Short exercise: Reproduce every one of the records below word for word, keeping their order and line breaks unchanged.
-*-
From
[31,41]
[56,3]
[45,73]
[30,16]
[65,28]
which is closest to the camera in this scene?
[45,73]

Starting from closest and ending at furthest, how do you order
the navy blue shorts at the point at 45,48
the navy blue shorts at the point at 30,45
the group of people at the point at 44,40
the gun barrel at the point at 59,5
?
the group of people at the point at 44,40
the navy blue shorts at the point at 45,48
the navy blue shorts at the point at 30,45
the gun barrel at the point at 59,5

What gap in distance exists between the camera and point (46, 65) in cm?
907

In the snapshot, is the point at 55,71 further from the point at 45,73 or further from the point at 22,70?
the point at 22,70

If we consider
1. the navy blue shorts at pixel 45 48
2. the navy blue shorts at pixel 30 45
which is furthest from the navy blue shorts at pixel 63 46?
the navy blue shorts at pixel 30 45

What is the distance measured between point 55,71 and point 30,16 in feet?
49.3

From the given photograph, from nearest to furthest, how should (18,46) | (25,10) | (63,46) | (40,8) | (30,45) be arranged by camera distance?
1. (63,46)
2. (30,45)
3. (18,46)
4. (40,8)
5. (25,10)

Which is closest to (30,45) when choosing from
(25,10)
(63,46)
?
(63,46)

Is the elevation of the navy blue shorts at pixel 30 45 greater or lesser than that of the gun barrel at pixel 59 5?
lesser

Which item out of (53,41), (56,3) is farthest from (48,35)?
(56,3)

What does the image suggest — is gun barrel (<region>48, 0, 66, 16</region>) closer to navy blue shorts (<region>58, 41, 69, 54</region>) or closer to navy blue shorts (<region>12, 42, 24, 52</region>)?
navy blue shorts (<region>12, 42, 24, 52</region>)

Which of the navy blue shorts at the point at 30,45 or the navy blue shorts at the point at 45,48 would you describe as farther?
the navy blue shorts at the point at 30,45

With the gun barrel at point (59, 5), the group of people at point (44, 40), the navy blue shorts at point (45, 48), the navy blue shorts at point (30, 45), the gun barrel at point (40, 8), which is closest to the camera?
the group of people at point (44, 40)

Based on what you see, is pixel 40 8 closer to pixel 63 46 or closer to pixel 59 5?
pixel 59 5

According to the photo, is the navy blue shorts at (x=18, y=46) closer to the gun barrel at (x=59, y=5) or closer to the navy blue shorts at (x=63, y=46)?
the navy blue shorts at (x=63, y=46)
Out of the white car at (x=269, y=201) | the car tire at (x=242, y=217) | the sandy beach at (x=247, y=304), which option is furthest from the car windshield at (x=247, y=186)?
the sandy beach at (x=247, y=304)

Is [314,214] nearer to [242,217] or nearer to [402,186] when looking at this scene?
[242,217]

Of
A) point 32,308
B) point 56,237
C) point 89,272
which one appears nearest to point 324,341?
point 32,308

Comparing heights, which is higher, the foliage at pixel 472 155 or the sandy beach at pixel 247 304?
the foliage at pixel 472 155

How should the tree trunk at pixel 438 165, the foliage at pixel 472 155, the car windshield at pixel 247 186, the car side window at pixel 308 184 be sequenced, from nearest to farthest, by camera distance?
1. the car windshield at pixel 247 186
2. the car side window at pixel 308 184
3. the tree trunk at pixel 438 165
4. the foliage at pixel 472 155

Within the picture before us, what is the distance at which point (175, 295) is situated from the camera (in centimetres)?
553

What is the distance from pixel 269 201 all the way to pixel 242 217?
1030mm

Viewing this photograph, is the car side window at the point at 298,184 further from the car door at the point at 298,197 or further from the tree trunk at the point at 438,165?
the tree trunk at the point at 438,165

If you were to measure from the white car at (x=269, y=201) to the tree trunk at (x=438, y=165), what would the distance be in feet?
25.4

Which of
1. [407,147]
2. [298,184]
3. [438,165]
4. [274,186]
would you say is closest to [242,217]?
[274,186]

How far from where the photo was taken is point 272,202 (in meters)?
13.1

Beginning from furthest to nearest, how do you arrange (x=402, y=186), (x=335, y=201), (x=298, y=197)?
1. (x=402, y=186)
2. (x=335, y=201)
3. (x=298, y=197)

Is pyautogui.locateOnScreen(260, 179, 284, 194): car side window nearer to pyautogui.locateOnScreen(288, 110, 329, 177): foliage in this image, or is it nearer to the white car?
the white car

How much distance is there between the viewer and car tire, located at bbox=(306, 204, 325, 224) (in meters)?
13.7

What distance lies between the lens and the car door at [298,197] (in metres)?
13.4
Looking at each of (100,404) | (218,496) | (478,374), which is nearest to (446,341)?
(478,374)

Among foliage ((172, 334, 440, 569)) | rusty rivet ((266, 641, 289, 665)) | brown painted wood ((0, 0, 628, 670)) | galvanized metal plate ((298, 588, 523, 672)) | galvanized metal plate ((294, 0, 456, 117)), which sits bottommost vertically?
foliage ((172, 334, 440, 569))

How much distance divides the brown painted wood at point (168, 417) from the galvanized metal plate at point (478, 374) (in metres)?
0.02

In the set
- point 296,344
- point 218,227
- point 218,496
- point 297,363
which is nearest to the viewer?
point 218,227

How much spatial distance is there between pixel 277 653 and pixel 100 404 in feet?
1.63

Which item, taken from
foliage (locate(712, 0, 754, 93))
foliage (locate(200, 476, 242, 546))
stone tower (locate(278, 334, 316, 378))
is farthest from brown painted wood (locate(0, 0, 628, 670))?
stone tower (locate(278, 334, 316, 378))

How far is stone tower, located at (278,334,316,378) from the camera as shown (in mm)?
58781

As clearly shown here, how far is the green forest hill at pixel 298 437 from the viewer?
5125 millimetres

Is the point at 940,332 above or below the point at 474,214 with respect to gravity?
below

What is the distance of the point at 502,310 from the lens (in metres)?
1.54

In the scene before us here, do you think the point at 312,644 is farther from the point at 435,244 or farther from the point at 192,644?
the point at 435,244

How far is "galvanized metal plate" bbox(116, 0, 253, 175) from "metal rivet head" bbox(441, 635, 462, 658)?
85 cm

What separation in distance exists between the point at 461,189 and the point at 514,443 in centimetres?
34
-*-
Correct response:
From
[31,41]
[56,3]
[45,73]
[30,16]
[65,28]
which is closest to the camera in this scene?
[45,73]

Starting from closest and ending at furthest, how do you order
the navy blue shorts at the point at 45,48
the navy blue shorts at the point at 30,45
the group of people at the point at 44,40
the gun barrel at the point at 59,5
?
the group of people at the point at 44,40
the navy blue shorts at the point at 45,48
the navy blue shorts at the point at 30,45
the gun barrel at the point at 59,5

What gap in distance exists between the camera and point (46, 65) in cm?
907

In the snapshot, is the point at 55,71 further from the point at 45,73 or further from the point at 22,70?
the point at 22,70

If we consider
1. the navy blue shorts at pixel 45 48
2. the navy blue shorts at pixel 30 45
which is furthest from the navy blue shorts at pixel 63 46?
the navy blue shorts at pixel 30 45

What is the distance measured between point 55,71 and point 30,16 in feet?
49.3

From the given photograph, from nearest to furthest, how should (18,46) | (25,10) | (63,46) | (40,8) | (30,45) be arranged by camera distance?
1. (63,46)
2. (30,45)
3. (18,46)
4. (40,8)
5. (25,10)

Which is closest to (30,45) when choosing from
(25,10)
(63,46)
?
(63,46)

Is the elevation of the navy blue shorts at pixel 30 45 greater or lesser than that of the gun barrel at pixel 59 5?
lesser

Which item out of (53,41), (56,3) is farthest from (48,35)?
(56,3)

What does the image suggest — is gun barrel (<region>48, 0, 66, 16</region>) closer to navy blue shorts (<region>58, 41, 69, 54</region>) or closer to navy blue shorts (<region>12, 42, 24, 52</region>)?
navy blue shorts (<region>12, 42, 24, 52</region>)

Which of the navy blue shorts at the point at 30,45 or the navy blue shorts at the point at 45,48 would you describe as farther?
the navy blue shorts at the point at 30,45

With the gun barrel at point (59, 5), the group of people at point (44, 40), the navy blue shorts at point (45, 48), the navy blue shorts at point (30, 45), the gun barrel at point (40, 8), which is closest to the camera?
the group of people at point (44, 40)

Based on what you see, is pixel 40 8 closer to pixel 63 46 or closer to pixel 59 5?
pixel 59 5

According to the photo, is the navy blue shorts at (x=18, y=46) closer to the gun barrel at (x=59, y=5) or closer to the navy blue shorts at (x=63, y=46)?
the navy blue shorts at (x=63, y=46)
Out of the white car at (x=269, y=201) | the car tire at (x=242, y=217) | the sandy beach at (x=247, y=304), which option is furthest from the car windshield at (x=247, y=186)?
the sandy beach at (x=247, y=304)

Is [314,214] nearer to [242,217] or nearer to [402,186] when looking at this scene?
[242,217]

Of
A) point 32,308
B) point 56,237
C) point 89,272
which one appears nearest to point 324,341?
point 32,308

Comparing heights, which is higher, the foliage at pixel 472 155 or the sandy beach at pixel 247 304?
the foliage at pixel 472 155

How should the tree trunk at pixel 438 165, the foliage at pixel 472 155, the car windshield at pixel 247 186, the car side window at pixel 308 184 be sequenced, from nearest to farthest, by camera distance?
1. the car windshield at pixel 247 186
2. the car side window at pixel 308 184
3. the tree trunk at pixel 438 165
4. the foliage at pixel 472 155

Within the picture before us, what is the distance at which point (175, 295) is situated from the camera (in centimetres)?
553

What is the distance from pixel 269 201 all the way to pixel 242 217?
1030mm

Viewing this photograph, is the car side window at the point at 298,184 further from the car door at the point at 298,197 or further from the tree trunk at the point at 438,165?
the tree trunk at the point at 438,165

If you were to measure from the white car at (x=269, y=201) to the tree trunk at (x=438, y=165), what would the distance be in feet?
25.4

Which of
1. [407,147]
2. [298,184]
3. [438,165]
4. [274,186]
would you say is closest to [242,217]?
[274,186]

How far from where the photo was taken is point 272,202 (in meters)?
13.1

Beginning from furthest to nearest, how do you arrange (x=402, y=186), (x=335, y=201), (x=298, y=197)?
1. (x=402, y=186)
2. (x=335, y=201)
3. (x=298, y=197)

Is pyautogui.locateOnScreen(260, 179, 284, 194): car side window nearer to pyautogui.locateOnScreen(288, 110, 329, 177): foliage in this image, or is it nearer to the white car?
the white car

How much distance is there between the viewer and car tire, located at bbox=(306, 204, 325, 224) (in meters)?
13.7

What distance lies between the lens and the car door at [298,197] (in metres)?
13.4
Looking at each of (100,404) | (218,496) | (478,374), which is nearest to (446,341)?
(478,374)

Among foliage ((172, 334, 440, 569)) | rusty rivet ((266, 641, 289, 665)) | brown painted wood ((0, 0, 628, 670)) | galvanized metal plate ((298, 588, 523, 672)) | galvanized metal plate ((294, 0, 456, 117)), which sits bottommost vertically?
foliage ((172, 334, 440, 569))

How much distance divides the brown painted wood at point (168, 417) from the galvanized metal plate at point (478, 374) (in metres)?
0.02

In the set
- point 296,344
- point 218,227
- point 218,496
- point 297,363
which is nearest to the viewer?
point 218,227

How much spatial distance is there between pixel 277 653 and pixel 100 404 in feet?
1.63

Which item, taken from
foliage (locate(712, 0, 754, 93))
foliage (locate(200, 476, 242, 546))
stone tower (locate(278, 334, 316, 378))
is farthest from brown painted wood (locate(0, 0, 628, 670))?
stone tower (locate(278, 334, 316, 378))

How far is stone tower, located at (278,334,316,378) from the camera as shown (in mm)?
58781

As clearly shown here, how far is the green forest hill at pixel 298 437 from the viewer?
5125 millimetres

Is the point at 940,332 above or below the point at 474,214 with respect to gravity?
below

What is the distance of the point at 502,310 from the lens (in metres)?
1.54

In the scene before us here, do you think the point at 312,644 is farther from the point at 435,244 or farther from the point at 192,644?
the point at 435,244

How far is "galvanized metal plate" bbox(116, 0, 253, 175) from "metal rivet head" bbox(441, 635, 462, 658)?
85 cm

What separation in distance exists between the point at 461,189 and the point at 514,443 in centimetres?
34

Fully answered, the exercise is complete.